As a cable company that owns media properties, Rogers is in a unique position. It is the exclusive broadcaster, but it also sells its Sportsnet channels to other cable and satellite companies to offer to their customers. And because it has a substantial wireless division, it's looking for ways to deliver Jays content via mobile devices in a way that wins new customers and encourages them to switch to the company's cellphone plans.

"On the communications side of the company, we can see a win in terms of market share and revenue," Dave Purdy, senior vice-president of content, said at a press event the company held Wednesday in Toronto. "On the media side, it shows up with better advertising revenue and broader distribution of our channels – how many more people will pay for Sportsnet."

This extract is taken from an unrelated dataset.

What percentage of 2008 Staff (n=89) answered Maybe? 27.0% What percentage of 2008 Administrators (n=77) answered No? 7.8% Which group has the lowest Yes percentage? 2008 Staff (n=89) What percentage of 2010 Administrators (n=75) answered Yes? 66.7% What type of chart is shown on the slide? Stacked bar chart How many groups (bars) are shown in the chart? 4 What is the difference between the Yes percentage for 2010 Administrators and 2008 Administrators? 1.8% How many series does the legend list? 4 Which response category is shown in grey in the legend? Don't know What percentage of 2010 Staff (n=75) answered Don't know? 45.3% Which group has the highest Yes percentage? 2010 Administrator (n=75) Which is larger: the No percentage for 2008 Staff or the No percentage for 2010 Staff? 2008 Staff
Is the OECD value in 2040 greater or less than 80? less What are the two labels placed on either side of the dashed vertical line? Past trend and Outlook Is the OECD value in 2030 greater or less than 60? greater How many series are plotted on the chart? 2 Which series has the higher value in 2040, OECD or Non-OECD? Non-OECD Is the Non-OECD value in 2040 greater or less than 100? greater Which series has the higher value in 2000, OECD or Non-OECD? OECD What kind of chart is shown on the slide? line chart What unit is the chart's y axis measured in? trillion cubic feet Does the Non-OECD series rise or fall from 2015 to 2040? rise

Rogers has put considerable effort into building its sports brands over the last several years, with an eye to pass Bell Media's TSN as the premiere sports channel on Canadian television. Rogers owns the Blue Jays, and last year took a 37-per-cent stake in Maple Leaf Sports and Entertainment (Toronto Maple Leafs, Toronto Raptors and Toronto FC) along with Bell.

Rogers is also awaiting approval from the Canadian Radio-television and Telecommunications Commission on its acquisition of The Score, a television channel it will rebrand to fit its brand once the deal closes. Rogers hasn't said what it will do with the country's third most popular sports channel, but sources said the company is eyeing The Score's downtown Toronto studio as a venue for interactive postgame broadcasts because of its close proximity to the Rogers Centre.

Rogers has also invested in programming to fill in the gaps left when baseball and hockey aren't available, most notably buying the troubled Grand Slam of Curling and using it to form an events division centred on staging events it could then broadcast.

The company isn't confining its ambitions to broadcasting sports that actually exist. Broadcast president Scott Moore said he was engaged in talks with "a think-tank centre to create a whole new sport that we would actually own."

He did not elaborate, but vowed that he was being serious and that the discussions involve "some great Olympic athletes."